A little while has passed since their return to the TARDIS; enough, at least, for the Doctor to change back into one of his customary suits (this one blue, with accompanying red Chucks, of course), although he's shucked the jacket by now in the interest of rolling up his shirt-sleeves for the cramped space beneath the ship's console. After Harry had hovered around watching for a while, the Doctor - lacking the Master's fobwatch as assistance in preoccupying the man - had sent him off to find a kitchen and make tea; a broad request, given that the TARDIS has many kitchens and not all of them contain tea.

Now, the Doctor is on his stomach on the grated deck of the console room, a section of the plating swung open so that he can lean his head and arms inside. It's a rather precariously balanced place to be; he has his ankles locked ridiculously around the pedestal base of the jumpseat to keep from losing his balance and toppling inside.
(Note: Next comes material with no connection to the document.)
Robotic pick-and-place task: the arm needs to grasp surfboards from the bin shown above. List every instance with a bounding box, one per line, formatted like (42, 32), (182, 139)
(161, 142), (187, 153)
Having the Master to help with the process, rather than confined in a timepiece a hundred and fifty miles away would be convenient, but he remembers enough to have more of an idea what he's doing than he might otherwise.

"There's an emergency failsafe in here somewhere," he comments to Jack, voice muffled and barely rising over the whirring of the sonic screwdriver. "Is the Archangel network still active? I was going to warn them of it before my, ah ... vacation, but I didn't get the chance."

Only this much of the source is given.